**Task goal**
Copy the material below word for word, beginning with the line that contains "Of those options" and continuing through its final line.

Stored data
· · · ·
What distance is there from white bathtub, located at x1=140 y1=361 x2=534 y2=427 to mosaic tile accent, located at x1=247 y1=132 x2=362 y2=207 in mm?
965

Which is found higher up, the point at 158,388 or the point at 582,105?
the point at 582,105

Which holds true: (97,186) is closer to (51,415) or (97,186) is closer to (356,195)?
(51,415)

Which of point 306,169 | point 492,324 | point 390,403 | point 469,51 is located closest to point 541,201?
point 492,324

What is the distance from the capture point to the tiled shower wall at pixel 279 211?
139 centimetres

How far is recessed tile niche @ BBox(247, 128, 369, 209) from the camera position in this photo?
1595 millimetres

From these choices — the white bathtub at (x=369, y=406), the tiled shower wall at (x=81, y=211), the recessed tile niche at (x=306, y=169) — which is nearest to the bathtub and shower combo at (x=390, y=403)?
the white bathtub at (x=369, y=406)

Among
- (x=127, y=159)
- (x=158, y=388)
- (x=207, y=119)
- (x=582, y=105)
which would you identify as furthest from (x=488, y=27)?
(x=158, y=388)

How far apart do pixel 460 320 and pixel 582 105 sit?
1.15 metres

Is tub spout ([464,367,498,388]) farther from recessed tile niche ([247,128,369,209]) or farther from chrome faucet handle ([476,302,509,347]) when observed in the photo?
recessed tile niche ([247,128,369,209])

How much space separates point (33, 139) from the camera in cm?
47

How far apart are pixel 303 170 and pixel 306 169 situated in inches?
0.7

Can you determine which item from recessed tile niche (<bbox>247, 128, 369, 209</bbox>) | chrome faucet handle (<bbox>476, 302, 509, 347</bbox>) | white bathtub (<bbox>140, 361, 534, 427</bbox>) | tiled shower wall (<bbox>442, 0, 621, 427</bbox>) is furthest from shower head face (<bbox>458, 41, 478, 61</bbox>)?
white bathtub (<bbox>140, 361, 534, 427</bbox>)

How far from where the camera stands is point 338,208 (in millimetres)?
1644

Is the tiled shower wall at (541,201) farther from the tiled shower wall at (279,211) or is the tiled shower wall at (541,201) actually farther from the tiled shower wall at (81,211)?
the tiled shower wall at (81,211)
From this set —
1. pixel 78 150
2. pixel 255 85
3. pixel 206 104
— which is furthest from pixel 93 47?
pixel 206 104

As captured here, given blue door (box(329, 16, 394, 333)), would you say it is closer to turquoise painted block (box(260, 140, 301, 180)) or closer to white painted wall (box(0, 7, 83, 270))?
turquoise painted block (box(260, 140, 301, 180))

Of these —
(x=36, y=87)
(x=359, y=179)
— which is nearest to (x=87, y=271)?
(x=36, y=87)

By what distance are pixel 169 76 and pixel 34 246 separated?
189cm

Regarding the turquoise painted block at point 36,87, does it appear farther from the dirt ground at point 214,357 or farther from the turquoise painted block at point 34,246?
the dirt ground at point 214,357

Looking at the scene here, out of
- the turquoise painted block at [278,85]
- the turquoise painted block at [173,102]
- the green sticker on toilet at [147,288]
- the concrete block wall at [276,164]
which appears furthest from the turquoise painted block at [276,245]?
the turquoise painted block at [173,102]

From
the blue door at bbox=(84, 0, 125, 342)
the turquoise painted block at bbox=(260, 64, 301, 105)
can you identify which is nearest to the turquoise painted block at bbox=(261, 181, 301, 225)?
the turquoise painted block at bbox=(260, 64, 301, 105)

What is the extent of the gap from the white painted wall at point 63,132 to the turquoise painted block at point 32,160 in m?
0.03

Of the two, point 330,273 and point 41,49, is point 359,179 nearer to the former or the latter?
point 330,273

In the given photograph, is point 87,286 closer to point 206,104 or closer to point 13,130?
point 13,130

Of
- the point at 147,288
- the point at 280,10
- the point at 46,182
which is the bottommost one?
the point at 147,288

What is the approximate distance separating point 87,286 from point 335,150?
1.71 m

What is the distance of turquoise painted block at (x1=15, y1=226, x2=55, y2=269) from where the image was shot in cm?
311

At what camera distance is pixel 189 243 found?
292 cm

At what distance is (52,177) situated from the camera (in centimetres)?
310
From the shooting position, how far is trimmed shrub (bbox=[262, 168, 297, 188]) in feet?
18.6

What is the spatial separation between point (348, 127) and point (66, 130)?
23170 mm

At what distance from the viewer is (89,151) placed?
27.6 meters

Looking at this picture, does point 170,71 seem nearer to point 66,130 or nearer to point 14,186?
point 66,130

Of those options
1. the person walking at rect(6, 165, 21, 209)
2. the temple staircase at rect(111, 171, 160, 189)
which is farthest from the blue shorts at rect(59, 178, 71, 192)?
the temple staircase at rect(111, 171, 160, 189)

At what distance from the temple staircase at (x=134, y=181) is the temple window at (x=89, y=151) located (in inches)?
· · · ·
**Correct answer**
Of those options
1. the person walking at rect(6, 165, 21, 209)
2. the temple staircase at rect(111, 171, 160, 189)
which is farthest from the blue shorts at rect(59, 178, 71, 192)?
the temple staircase at rect(111, 171, 160, 189)

At what distance from the temple staircase at (x=134, y=181) is the temple window at (x=89, y=151) located (in inches)?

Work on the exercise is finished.